So it’s funny how these things don’t work out the way one expects, which is a good lesson for us thinking about the future. But I don’t know, give me a brief, in closing if you want, I don’t know, where might we be going on this.
RENÉE DIRESTA:
Optimism?
BILL KRISTOL:
Oh, let me put it this way. Do we understand the problem and now it’s a question of whether we have the will to do something about it or understand how to do something about it?
RENÉE DIRESTA:
Yeah, I think we do understand it.
BILL KRISTOL:
Or is there another wave of developments coming, AI and deep fakes? Where are we in this technological revolution? Maybe that’s a good way to put it. Or in this moment, in this era.
RENÉE DIRESTA:
So the tech never stops the same way recommender systems look a little bit different now than they did in 2015. Things are always changing. There’s new features, new platforms. The stuff I was talking about earlier with regard to Bluesky, these new protocol-based platforms are a whole different type of architecture that’s really interesting. AI changes constantly. That, I think, some of the trust issues get really serious there. It’s very hard to know what to trust. There was this Kanye West Super Bowl ad that led to this terrible site with a swastika T-shirt. And then there was this video made in response, a highly, highly plausible, incredibly realistic looking video of celebrities wearing shirts with the middle finger up, alluding to it. And they really looked like the celebrities that we all know. And it turned out to be a deep fake. And so the law hasn’t quite caught up in some ways, in ways that people’s images are misused. But I think, again, it comes down to trust and adaptation, as far as the social media ecosystem. And participation. I really think—
BILL KRISTOL:
But you think this is what we see— Of course, it could go further in terms of the technology and deep fakes.
RENÉE DIRESTA:
Well, the technology is just going to keep changing.
BILL KRISTOL:
But what we see, you don’t think we’re having on the verge of another fundamental change like we had in the ’90s and 2000s?

Collected data:
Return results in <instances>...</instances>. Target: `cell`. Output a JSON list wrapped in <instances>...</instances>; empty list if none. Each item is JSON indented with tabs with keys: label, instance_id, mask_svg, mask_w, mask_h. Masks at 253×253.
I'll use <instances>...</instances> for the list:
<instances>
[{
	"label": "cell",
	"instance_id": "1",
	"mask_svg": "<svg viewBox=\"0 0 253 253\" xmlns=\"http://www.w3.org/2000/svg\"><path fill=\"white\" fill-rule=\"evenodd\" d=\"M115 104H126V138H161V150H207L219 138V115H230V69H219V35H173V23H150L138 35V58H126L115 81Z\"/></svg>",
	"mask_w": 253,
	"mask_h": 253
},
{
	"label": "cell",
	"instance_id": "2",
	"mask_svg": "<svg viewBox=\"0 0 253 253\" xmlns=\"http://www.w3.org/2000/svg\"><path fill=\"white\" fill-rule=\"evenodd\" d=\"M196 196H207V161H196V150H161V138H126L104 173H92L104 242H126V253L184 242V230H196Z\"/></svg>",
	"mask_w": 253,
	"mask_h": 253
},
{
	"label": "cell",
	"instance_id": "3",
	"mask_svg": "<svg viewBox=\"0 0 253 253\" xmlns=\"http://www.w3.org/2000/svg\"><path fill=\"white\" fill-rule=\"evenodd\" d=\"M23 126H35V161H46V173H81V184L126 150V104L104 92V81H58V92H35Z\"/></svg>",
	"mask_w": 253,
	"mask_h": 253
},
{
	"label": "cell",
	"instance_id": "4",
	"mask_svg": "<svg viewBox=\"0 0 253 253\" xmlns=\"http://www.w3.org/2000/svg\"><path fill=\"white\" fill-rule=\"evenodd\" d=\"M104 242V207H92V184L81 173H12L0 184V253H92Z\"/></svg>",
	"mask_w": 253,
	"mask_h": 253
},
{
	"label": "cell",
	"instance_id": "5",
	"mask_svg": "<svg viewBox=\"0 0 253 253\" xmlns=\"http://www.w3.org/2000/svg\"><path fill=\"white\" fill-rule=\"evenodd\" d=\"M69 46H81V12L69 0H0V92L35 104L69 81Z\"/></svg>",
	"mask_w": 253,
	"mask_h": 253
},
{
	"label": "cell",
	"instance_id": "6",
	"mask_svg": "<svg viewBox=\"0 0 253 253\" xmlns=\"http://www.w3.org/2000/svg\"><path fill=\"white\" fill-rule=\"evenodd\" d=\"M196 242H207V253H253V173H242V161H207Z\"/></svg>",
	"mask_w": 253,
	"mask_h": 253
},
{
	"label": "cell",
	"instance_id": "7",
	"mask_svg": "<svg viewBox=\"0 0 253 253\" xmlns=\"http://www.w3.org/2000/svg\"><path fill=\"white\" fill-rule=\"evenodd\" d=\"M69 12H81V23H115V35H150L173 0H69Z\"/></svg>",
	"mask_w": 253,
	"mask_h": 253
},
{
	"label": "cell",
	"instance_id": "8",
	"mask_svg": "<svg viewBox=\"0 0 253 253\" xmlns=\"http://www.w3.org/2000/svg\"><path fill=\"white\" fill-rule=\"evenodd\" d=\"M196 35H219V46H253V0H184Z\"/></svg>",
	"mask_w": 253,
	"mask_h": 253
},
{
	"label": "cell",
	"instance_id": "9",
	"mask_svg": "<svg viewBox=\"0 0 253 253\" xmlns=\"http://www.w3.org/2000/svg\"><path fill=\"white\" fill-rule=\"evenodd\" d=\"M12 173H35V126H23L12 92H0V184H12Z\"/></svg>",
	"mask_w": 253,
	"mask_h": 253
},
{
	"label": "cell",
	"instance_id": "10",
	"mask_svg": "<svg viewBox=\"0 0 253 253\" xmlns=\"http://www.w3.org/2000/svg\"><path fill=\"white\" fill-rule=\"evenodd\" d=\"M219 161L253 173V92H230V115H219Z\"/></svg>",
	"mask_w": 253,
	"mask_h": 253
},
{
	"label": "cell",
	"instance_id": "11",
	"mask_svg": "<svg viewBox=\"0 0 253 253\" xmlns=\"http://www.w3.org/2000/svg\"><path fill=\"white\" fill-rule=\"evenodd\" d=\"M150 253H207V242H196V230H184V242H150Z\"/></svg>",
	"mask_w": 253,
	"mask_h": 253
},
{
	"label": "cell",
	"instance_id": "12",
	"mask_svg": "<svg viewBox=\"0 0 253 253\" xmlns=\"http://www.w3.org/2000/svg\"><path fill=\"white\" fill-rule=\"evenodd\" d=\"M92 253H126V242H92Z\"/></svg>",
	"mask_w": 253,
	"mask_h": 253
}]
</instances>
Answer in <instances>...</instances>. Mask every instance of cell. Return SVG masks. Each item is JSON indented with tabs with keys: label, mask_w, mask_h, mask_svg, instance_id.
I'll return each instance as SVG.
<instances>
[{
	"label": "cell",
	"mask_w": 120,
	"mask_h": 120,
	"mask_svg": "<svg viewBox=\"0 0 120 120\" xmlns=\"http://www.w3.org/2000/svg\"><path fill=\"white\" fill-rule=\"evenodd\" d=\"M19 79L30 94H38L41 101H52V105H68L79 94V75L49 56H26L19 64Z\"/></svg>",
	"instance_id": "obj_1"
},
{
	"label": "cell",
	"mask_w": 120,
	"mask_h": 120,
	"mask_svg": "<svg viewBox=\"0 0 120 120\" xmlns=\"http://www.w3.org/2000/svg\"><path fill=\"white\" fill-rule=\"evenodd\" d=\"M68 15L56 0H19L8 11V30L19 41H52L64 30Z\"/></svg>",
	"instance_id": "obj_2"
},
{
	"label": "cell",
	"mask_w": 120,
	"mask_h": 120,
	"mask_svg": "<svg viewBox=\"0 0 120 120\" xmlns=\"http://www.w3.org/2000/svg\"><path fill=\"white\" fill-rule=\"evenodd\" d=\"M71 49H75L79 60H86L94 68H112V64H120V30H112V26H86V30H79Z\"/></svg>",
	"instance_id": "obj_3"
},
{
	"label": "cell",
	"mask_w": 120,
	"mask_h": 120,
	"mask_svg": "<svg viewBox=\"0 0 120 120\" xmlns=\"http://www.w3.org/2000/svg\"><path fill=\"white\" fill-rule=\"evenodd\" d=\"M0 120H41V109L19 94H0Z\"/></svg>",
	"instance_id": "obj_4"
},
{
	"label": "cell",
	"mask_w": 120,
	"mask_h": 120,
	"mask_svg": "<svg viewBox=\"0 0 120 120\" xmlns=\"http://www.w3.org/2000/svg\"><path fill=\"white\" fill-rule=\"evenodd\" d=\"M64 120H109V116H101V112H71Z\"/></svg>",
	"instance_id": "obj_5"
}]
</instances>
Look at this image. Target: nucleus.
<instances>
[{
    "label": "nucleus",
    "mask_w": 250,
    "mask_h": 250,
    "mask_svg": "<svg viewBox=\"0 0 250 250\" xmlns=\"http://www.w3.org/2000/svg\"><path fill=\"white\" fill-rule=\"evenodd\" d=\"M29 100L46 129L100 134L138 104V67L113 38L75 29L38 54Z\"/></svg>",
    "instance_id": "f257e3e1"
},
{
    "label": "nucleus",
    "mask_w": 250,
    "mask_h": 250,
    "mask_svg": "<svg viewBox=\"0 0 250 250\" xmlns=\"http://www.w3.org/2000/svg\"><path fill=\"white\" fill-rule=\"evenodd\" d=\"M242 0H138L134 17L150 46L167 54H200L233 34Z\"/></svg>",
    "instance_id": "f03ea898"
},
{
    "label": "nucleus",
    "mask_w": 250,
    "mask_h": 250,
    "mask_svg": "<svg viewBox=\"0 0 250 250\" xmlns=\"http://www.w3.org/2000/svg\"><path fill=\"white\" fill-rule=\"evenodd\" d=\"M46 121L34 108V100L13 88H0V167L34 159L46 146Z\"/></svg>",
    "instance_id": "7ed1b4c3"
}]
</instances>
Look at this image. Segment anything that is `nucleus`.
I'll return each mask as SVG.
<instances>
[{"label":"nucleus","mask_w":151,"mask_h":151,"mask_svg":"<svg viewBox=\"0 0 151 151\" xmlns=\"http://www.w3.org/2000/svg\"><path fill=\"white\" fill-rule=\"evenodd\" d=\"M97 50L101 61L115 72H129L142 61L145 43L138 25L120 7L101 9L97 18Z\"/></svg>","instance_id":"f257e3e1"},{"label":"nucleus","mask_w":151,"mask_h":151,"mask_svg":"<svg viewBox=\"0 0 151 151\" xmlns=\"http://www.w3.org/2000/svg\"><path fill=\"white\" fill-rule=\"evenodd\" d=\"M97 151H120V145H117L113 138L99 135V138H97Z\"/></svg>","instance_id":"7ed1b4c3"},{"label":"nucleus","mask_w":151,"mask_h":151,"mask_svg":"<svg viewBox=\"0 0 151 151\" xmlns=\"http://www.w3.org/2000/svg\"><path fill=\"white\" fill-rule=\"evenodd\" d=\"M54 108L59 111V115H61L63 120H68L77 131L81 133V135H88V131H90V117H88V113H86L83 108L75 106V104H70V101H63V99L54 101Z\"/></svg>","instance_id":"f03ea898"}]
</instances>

▸ REQUIREMENT 1:
In the interview transcript, what did the deep fake video made in response to the Kanye West Super Bowl ad show?
▸ REQUIREMENT 2:
Repeat the part of the interview transcript that begins at the words "So it’s funny" and stops after "going on this.".
▸ REQUIREMENT 3:
Pick up the interview transcript on technology and trust after its final line and keep it going.

▸ RESPONSE BOX 1:
Celebrities wearing shirts with the middle finger up.

▸ RESPONSE BOX 2:
So it’s funny how these things don’t work out the way one expects, which is a good lesson for us thinking about the future. But I don’t know, give me a brief, in closing if you want, I don’t know, where might we be going on this.

▸ RESPONSE BOX 3:
RENÉE DIRESTA:
Oh, I mean— Every now and then you get the, well, then we’ll have augmented reality and Zuckerberg’s investing in the Ray-Bans and things. AR has always been, or VR has been the next big thing for 30 years now. Who knows if it’ll actually get anywhere? But no, I think this information environment is really important. Getting people participating and thinking in terms of how do you get messages out and capture attention? And the most important part is that networked process, where people share each other’s content and move things along to make sure that messages reach people. That’s the part where I think institutions haven’t really invested in being a part of that process, and that’s what needs to happen.
BILL KRISTOL:
No, that’s really—
RENÉE DIRESTA:
Credible information out there.
BILL KRISTOL:
People do still have a wishing away of the problem or it’ll take care of itself. And I think what you’re saying is—
RENÉE DIRESTA:
Or it’s some—
BILL KRISTOL:
It is what it is and it’s got, of course, pluses and minuses. But if we don’t get serious about some of the minuses or about at least understanding better what we’re seeing out there, we have a big problem.
RENÉE DIRESTA:
We’re not going to get regulation here in the US. People just need to stop thinking that there’s going to be some magical regulatory fairy that’s going to wave their hands and it’s going to get better. It’s not. That participation and that counter-speech piece is really, really critical.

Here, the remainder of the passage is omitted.